Stored records

· · · · ·

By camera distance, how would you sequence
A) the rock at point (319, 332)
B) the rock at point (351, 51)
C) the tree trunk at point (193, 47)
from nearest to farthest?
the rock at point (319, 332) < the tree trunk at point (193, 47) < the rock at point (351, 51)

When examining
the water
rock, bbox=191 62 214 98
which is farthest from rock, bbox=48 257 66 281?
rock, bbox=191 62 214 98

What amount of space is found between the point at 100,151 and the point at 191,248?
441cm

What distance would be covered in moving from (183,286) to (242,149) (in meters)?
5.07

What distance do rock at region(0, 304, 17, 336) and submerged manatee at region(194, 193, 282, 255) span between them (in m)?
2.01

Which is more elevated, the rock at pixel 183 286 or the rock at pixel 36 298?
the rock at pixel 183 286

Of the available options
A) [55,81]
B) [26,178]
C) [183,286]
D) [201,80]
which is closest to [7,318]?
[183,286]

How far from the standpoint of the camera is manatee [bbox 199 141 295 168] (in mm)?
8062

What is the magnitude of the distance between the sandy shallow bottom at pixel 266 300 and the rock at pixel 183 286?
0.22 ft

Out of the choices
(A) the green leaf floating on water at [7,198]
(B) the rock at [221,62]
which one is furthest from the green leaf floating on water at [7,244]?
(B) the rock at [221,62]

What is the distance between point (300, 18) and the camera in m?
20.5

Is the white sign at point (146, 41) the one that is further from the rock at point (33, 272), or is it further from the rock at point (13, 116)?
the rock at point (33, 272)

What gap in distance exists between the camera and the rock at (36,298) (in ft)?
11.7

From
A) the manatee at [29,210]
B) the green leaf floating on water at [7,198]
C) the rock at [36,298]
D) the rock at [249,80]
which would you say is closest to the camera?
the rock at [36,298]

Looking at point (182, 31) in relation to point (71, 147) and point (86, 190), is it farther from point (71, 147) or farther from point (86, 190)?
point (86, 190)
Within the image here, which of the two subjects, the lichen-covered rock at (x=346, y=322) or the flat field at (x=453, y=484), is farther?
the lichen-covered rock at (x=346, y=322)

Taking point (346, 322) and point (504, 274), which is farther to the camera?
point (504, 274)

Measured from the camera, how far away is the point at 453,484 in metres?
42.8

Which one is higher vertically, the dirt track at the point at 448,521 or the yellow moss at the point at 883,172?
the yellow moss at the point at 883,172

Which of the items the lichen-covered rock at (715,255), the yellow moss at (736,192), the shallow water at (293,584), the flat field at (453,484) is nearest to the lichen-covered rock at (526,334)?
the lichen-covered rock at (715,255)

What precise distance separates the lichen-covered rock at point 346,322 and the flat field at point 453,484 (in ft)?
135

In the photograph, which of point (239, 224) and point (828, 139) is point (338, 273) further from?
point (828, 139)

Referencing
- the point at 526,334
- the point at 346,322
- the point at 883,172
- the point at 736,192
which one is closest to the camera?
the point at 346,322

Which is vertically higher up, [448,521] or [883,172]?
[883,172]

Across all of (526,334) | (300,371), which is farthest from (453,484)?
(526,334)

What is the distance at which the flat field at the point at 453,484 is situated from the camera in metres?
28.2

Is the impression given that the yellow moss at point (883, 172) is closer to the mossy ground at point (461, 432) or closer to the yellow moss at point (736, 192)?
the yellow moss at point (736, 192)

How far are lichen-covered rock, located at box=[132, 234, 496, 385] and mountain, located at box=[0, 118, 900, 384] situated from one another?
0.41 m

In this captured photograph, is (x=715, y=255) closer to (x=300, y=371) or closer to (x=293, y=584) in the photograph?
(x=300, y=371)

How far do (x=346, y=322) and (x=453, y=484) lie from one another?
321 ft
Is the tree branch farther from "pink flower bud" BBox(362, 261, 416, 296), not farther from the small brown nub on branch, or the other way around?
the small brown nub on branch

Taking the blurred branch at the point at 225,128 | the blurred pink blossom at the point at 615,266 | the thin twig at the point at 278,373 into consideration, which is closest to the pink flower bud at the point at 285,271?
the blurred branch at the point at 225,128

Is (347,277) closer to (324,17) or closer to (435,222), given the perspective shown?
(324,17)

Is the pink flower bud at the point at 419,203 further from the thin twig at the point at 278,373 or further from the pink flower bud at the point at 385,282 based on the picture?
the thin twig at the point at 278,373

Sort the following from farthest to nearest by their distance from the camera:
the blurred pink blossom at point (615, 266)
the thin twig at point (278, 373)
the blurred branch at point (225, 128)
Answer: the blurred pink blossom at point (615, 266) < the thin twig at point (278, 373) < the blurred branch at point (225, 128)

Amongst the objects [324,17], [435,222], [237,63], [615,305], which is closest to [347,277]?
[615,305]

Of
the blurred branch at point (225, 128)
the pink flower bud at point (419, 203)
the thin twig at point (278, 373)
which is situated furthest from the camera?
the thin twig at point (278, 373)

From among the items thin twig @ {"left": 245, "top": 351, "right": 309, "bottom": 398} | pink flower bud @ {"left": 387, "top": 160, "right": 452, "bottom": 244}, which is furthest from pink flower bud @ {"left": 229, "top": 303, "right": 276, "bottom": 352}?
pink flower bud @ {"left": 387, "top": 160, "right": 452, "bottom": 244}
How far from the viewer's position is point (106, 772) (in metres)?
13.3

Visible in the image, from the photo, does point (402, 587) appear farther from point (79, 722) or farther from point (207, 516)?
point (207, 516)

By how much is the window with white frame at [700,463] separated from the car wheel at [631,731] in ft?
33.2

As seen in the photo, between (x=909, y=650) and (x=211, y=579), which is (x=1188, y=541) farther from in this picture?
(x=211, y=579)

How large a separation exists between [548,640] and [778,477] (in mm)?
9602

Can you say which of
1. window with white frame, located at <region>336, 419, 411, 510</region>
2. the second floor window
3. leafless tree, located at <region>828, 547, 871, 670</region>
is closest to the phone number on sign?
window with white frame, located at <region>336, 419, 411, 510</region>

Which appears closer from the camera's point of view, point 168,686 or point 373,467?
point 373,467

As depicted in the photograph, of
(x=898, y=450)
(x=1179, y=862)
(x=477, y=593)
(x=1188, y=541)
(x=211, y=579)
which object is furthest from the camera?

· · · · ·

• **WHAT NEEDS TO BE DONE**
Each line of the material must be restated exactly.

• **THE ANSWER**
By camera distance, how would you sequence
A) the rock at point (319, 332)
B) the rock at point (351, 51)
C) the tree trunk at point (193, 47)
from nearest to farthest?
the rock at point (319, 332) < the tree trunk at point (193, 47) < the rock at point (351, 51)

When examining
the water
rock, bbox=191 62 214 98
which is farthest from rock, bbox=48 257 66 281?
rock, bbox=191 62 214 98

What amount of space is found between the point at 100,151 and the point at 191,248?
441cm

What distance would be covered in moving from (183,286) to (242,149) (in meters)?
5.07

What distance do rock at region(0, 304, 17, 336) and submerged manatee at region(194, 193, 282, 255) span between them (in m)?
2.01

Which is more elevated, the rock at pixel 183 286 or the rock at pixel 36 298?
the rock at pixel 183 286

Of the available options
A) [55,81]
B) [26,178]
C) [183,286]
D) [201,80]
which is closest to [7,318]?
[183,286]

How far from the standpoint of the camera is manatee [bbox 199 141 295 168] (in mm)?
8062

What is the magnitude of the distance between the sandy shallow bottom at pixel 266 300 and the rock at pixel 183 286?
0.22 ft

Out of the choices
(A) the green leaf floating on water at [7,198]
(B) the rock at [221,62]
which one is furthest from the green leaf floating on water at [7,244]?
(B) the rock at [221,62]

What is the distance between point (300, 18) and the camera in m?
20.5

Is the white sign at point (146, 41) the one that is further from the rock at point (33, 272), or is it further from the rock at point (13, 116)?
the rock at point (33, 272)

What gap in distance exists between the camera and the rock at (36,298) (in ft)?
11.7

From
A) the manatee at [29,210]
B) the green leaf floating on water at [7,198]
C) the rock at [36,298]
D) the rock at [249,80]
which would you say is closest to the camera?
the rock at [36,298]

Looking at point (182, 31) in relation to point (71, 147) and point (86, 190), is it farther from point (71, 147) or farther from point (86, 190)?
point (86, 190)
Within the image here, which of the two subjects, the lichen-covered rock at (x=346, y=322) or the flat field at (x=453, y=484), is farther?
the lichen-covered rock at (x=346, y=322)

Taking point (346, 322) and point (504, 274), which is farther to the camera?
point (504, 274)

Measured from the camera, how far away is the point at 453,484 in metres?
42.8

Which one is higher vertically, the dirt track at the point at 448,521 or the yellow moss at the point at 883,172?
the yellow moss at the point at 883,172

Which of the items the lichen-covered rock at (715,255), the yellow moss at (736,192), the shallow water at (293,584), the flat field at (453,484) is nearest to the lichen-covered rock at (526,334)?
the lichen-covered rock at (715,255)

What precise distance separates the lichen-covered rock at point 346,322 and the flat field at point 453,484 (in ft)?
135

In the photograph, which of point (239, 224) and point (828, 139) is point (338, 273) further from?
point (828, 139)

Referencing
- the point at 526,334
- the point at 346,322
- the point at 883,172
- the point at 736,192
which one is closest to the camera?
the point at 346,322

Which is vertically higher up, [448,521] or [883,172]?
[883,172]

Across all of (526,334) | (300,371), which is farthest from (453,484)?
(526,334)

What is the distance at which the flat field at the point at 453,484 is situated from the camera in metres?
28.2

Is the impression given that the yellow moss at point (883, 172) is closer to the mossy ground at point (461, 432) or closer to the yellow moss at point (736, 192)?
the yellow moss at point (736, 192)

How far are lichen-covered rock, located at box=[132, 234, 496, 385] and mountain, located at box=[0, 118, 900, 384] situated from one another?
0.41 m

In this captured photograph, is (x=715, y=255) closer to (x=300, y=371) or closer to (x=293, y=584) in the photograph?
(x=300, y=371)

How far do (x=346, y=322) and (x=453, y=484) lie from one another?
321 ft
Is the tree branch farther from "pink flower bud" BBox(362, 261, 416, 296), not farther from the small brown nub on branch, or the other way around?
the small brown nub on branch

Taking the blurred branch at the point at 225,128 | the blurred pink blossom at the point at 615,266 | the thin twig at the point at 278,373 into consideration, which is closest to the pink flower bud at the point at 285,271?
the blurred branch at the point at 225,128

Is (347,277) closer to (324,17) or closer to (435,222), given the perspective shown?
(324,17)

Is the pink flower bud at the point at 419,203 further from the thin twig at the point at 278,373 or further from the pink flower bud at the point at 385,282 based on the picture?
the thin twig at the point at 278,373

Sort the following from farthest to nearest by their distance from the camera:
the blurred pink blossom at point (615, 266)
the thin twig at point (278, 373)
the blurred branch at point (225, 128)
Answer: the blurred pink blossom at point (615, 266) < the thin twig at point (278, 373) < the blurred branch at point (225, 128)

Amongst the objects [324,17], [435,222], [237,63], [615,305], which is closest to [347,277]?
[615,305]

Of
the blurred branch at point (225, 128)
the pink flower bud at point (419, 203)
the thin twig at point (278, 373)
which is situated furthest from the camera?
the thin twig at point (278, 373)

From among the items thin twig @ {"left": 245, "top": 351, "right": 309, "bottom": 398} | pink flower bud @ {"left": 387, "top": 160, "right": 452, "bottom": 244}, which is furthest from pink flower bud @ {"left": 229, "top": 303, "right": 276, "bottom": 352}?
pink flower bud @ {"left": 387, "top": 160, "right": 452, "bottom": 244}
How far from the viewer's position is point (106, 772) (in metres)?
13.3

Visible in the image, from the photo, does point (402, 587) appear farther from point (79, 722) or farther from point (207, 516)?
point (207, 516)

By how much is the window with white frame at [700,463] separated from the car wheel at [631,731] in ft?
33.2

As seen in the photo, between (x=909, y=650) and (x=211, y=579), which is (x=1188, y=541) farther from in this picture?
(x=211, y=579)

How large a separation exists between [548,640] and [778,477] (in mm)?
9602

Can you say which of
1. window with white frame, located at <region>336, 419, 411, 510</region>
2. the second floor window
3. leafless tree, located at <region>828, 547, 871, 670</region>
is closest to the phone number on sign?
window with white frame, located at <region>336, 419, 411, 510</region>

Which appears closer from the camera's point of view, point 168,686 or point 373,467?
point 373,467

As depicted in the photograph, of
(x=898, y=450)
(x=1179, y=862)
(x=477, y=593)
(x=1188, y=541)
(x=211, y=579)
which object is furthest from the camera?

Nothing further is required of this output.